You might have heard RAW files being mentioned when you were sold your camera. You probably shoot jpegs. However, many cameras today can shoot RAW files, even some of the most basic compact cameras. Most serious underwater photographers shoot RAW files rather than jpegs, or they shoot both concurrently. So what's it all about?
When you shoot a jpeg, the in-camera processor uses an algorithm to save the picture in a file form that is compressed and doesn't take up much space on the memory card. If you can set your camera to record RAW files, the memory card records everything that is picked up by the camera's sensor. It means that instead of relying on an algorithm written in some far off part of the world, you can manually translate your picture using your home computer later.
On the left is a picture that equates to what would have been recorded as a jpeg at the time. It's not very good, is it? The photographer had his camera set incorrectly and would have had to have adjusted his camera in a suitable way to get a properly exposed shot.
The contrast is too high, the highlights have burnt out and the subject is disappearing into the background.
If you look to the right of the picture you will see some controls. This is the original RAW file displayed on the screen of a home computer (PC or Mac) using a proprietary RAW converter program. The controls on the right have sliders that can be adjusted for colour and hue, exposure, contrast, highlight detail, shadow detail, whites and blacks, clarity, vibrance and saturation.
Now given time and a co-operative subject, the photographer may have been able to adjust his camera and flashgun to get a similarly acceptable jpeg but this is done at home long after the dive is over and without the time constraints caused by being underwater. Here's a close-up view of those controls:
Now you may prefer the instant gratification of getting it right in camera but what if the subject is not co-operative. What if it's a moment in time that you have just managed to grab. Maybe it's an image of a fast-moving shark that happened to come close to your camera for a moment.
You won't have a second chance. You may still have your camera set for the previous picture you took.
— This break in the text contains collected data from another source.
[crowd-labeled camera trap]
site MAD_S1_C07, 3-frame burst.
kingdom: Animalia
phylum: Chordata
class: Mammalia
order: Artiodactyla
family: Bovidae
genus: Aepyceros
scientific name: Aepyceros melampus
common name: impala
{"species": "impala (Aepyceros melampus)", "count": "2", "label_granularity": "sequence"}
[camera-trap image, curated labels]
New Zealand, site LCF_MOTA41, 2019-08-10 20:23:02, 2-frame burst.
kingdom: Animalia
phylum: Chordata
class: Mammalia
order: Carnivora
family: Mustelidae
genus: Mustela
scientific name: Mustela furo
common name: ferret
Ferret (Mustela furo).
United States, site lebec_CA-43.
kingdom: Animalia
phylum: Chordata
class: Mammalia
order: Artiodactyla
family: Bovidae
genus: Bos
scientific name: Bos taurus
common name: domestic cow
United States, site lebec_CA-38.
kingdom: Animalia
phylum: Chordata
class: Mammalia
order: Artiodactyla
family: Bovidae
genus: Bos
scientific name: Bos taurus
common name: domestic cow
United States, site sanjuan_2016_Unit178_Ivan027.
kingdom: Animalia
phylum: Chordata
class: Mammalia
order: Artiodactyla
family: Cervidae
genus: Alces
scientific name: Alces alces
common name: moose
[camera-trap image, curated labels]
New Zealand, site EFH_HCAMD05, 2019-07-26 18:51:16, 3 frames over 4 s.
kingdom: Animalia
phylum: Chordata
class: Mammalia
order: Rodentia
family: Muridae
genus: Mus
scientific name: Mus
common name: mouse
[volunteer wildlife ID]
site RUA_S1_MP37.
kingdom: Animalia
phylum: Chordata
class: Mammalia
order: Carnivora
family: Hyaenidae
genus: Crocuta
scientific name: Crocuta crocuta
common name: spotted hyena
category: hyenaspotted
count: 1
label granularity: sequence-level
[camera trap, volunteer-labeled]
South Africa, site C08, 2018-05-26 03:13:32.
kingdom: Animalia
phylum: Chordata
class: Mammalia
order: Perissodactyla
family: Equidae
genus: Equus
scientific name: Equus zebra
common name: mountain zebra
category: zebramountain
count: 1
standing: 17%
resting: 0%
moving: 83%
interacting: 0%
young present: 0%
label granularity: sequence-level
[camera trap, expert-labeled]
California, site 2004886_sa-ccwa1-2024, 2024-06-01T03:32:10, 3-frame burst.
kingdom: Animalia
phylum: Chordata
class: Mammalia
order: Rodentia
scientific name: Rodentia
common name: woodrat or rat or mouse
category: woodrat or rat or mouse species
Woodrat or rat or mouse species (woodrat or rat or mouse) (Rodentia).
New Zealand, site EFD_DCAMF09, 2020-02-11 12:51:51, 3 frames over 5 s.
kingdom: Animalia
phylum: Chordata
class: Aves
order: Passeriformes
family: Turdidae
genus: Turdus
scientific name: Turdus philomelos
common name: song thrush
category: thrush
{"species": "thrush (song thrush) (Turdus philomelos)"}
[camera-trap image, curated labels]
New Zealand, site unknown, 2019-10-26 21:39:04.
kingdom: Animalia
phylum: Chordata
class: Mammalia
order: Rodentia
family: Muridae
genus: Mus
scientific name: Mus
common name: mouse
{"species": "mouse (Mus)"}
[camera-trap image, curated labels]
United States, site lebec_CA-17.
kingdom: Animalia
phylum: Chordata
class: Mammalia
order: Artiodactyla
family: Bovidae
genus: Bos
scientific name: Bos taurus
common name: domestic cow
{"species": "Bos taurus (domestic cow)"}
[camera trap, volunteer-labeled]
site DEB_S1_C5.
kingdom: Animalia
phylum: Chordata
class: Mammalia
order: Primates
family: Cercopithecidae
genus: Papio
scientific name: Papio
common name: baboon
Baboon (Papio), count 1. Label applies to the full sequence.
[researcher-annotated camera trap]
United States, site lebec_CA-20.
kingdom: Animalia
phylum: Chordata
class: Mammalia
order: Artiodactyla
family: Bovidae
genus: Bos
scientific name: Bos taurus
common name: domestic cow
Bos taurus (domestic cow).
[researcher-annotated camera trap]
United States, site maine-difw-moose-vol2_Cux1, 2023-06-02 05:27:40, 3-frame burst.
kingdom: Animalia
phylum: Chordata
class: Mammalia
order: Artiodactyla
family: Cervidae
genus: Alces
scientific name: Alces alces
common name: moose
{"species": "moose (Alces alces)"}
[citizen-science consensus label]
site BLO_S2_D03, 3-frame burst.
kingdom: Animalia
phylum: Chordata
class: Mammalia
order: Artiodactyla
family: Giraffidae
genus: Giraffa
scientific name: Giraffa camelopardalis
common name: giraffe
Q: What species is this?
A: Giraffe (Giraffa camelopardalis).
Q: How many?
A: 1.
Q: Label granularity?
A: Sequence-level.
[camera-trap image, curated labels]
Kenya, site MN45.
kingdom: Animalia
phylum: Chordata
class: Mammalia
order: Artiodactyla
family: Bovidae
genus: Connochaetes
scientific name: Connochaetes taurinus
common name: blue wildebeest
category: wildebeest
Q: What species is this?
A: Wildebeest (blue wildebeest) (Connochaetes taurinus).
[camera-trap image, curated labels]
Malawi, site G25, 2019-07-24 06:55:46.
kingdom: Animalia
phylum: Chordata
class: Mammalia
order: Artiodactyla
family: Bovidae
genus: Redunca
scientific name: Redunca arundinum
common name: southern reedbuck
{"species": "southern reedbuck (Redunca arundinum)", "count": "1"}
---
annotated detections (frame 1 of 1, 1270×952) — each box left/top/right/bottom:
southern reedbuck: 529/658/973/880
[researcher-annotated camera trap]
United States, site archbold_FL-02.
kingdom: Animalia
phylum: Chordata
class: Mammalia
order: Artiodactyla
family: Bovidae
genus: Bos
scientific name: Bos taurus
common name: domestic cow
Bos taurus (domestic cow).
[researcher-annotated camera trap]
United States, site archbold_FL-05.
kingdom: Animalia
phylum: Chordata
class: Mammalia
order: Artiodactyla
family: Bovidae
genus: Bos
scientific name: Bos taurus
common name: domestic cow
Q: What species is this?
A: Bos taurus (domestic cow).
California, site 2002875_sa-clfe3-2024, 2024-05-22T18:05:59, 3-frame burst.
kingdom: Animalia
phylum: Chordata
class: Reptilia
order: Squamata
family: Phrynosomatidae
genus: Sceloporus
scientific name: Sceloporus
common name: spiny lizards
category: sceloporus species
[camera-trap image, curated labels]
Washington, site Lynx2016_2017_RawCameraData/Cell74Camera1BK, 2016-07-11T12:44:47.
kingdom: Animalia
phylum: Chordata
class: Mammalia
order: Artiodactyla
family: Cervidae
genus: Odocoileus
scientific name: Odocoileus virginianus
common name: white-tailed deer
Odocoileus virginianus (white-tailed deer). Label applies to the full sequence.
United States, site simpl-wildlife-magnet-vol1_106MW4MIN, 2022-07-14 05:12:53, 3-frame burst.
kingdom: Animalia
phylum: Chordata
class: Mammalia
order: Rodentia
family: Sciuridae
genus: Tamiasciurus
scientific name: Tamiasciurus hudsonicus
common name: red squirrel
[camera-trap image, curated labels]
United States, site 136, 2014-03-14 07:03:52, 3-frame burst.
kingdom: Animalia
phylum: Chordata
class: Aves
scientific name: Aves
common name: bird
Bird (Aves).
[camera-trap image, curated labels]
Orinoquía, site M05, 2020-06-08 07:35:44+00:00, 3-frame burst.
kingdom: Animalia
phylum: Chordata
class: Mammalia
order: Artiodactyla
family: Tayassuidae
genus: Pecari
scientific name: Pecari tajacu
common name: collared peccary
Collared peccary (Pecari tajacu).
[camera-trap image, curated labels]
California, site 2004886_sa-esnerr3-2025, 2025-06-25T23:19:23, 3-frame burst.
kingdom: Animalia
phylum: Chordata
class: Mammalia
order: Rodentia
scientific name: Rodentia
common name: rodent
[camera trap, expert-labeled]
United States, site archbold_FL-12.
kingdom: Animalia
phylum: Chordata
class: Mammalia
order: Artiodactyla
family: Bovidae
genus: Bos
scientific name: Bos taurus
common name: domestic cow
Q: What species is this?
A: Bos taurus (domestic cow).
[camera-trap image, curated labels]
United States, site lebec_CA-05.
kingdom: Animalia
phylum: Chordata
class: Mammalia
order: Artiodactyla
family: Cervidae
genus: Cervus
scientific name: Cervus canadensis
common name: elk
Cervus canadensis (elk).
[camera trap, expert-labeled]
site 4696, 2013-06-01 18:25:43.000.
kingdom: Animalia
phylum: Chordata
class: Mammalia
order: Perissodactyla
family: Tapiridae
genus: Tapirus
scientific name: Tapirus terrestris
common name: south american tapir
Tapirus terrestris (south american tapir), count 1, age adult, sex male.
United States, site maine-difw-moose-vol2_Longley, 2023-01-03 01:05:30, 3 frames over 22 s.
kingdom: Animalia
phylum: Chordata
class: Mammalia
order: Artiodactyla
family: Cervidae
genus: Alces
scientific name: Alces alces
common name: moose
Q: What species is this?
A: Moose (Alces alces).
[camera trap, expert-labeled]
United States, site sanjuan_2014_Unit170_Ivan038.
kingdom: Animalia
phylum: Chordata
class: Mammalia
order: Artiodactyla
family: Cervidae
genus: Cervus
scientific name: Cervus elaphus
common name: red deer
You just press the button and hope for the best.
If you have shot a RAW file you will have the option to decide on all the camera settings, save for focus, long after the event.
Not only that, but there are layers and layers of controls, some of which are quite advanced, but there is nothing difficult about using them. You just move the sliders about until the result looks satisfactory to you on your computer screen. A histogram helps make sure you don't overdo it. You cannot damage the original RAW file. You have that safely stored.
A good friend of mine shot a picture of two dolphin. He was over-the-moon with the result and sent it to me. I thought it was so blue it was monochromatic but he was happy because it reminded him of the moment. He still remembered the colours and they were still apparent to him. They were not to me.
I asked him if by chance he had also shot a RAW file. Luckily he had although at that time he didn't know what to do with it. He now knows! Once he saw the difference and once it was explained to him how easy it was to convert the RAW file in an adjusted way, provided he had the right software and plug-in to suit his camera file, he too was converted!
As iconic underwater photographer once said, if you are not shooting RAW files you are missing the point of digital photography.